Michael Schumacher to legenda sportów motorowych, która uległa poważnemu wypadkowi na nartach w 2013 roku. Zdarzenie to wywróciło do góry nogami całe życie jego i jego bliskich. Żona Schumachera, Corinna Schumacher udzieliła właśnie pierwszego od lat wywiadu.

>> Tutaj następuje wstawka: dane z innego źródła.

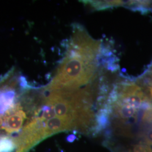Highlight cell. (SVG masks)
Returning <instances> with one entry per match:
<instances>
[{
	"label": "cell",
	"instance_id": "cell-1",
	"mask_svg": "<svg viewBox=\"0 0 152 152\" xmlns=\"http://www.w3.org/2000/svg\"><path fill=\"white\" fill-rule=\"evenodd\" d=\"M97 62L79 56H66L53 80L45 88L50 91L77 90L95 77Z\"/></svg>",
	"mask_w": 152,
	"mask_h": 152
},
{
	"label": "cell",
	"instance_id": "cell-2",
	"mask_svg": "<svg viewBox=\"0 0 152 152\" xmlns=\"http://www.w3.org/2000/svg\"><path fill=\"white\" fill-rule=\"evenodd\" d=\"M115 113L122 118H137L139 112L141 109L135 108L130 105L115 102L114 104Z\"/></svg>",
	"mask_w": 152,
	"mask_h": 152
},
{
	"label": "cell",
	"instance_id": "cell-3",
	"mask_svg": "<svg viewBox=\"0 0 152 152\" xmlns=\"http://www.w3.org/2000/svg\"><path fill=\"white\" fill-rule=\"evenodd\" d=\"M83 2H85L86 4H89L97 10H103L112 7L124 6L125 4V1H87Z\"/></svg>",
	"mask_w": 152,
	"mask_h": 152
},
{
	"label": "cell",
	"instance_id": "cell-4",
	"mask_svg": "<svg viewBox=\"0 0 152 152\" xmlns=\"http://www.w3.org/2000/svg\"><path fill=\"white\" fill-rule=\"evenodd\" d=\"M15 141L9 136H0V152H16Z\"/></svg>",
	"mask_w": 152,
	"mask_h": 152
}]
</instances>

Żona Schumachera udzieliła wywiadu magazynowi „She’s Magazine” przy okazji 50-tych urodzin swojego męża. Nie opowiadała o samym wypadku i procesie leczenia, ale pięknych wspomnieniach, które z nim ma. Np. o tym, jak na 10-tą rocznicę ślubu podarował jej stadninę z 40 końmi!
ZOBACZ TEŻ: Tajemnica stanu zdrowia Michaela SCHUMACHERA. Pielęgniarka ujawniła informacje strzeżone przez rodzinę
Wtedy kobieta odkryła w sobie pasję do jazdy konnej i opieki nad tymi zwierzętami. W tą samą pasję weszła również ich córka, Gina. To o niej Schumacher powiedział znamienne słowa:
„Kiedy mąż powiedział mi, że Gina będzie o wiele lepsza ode mnie, nie byłam zachwycona”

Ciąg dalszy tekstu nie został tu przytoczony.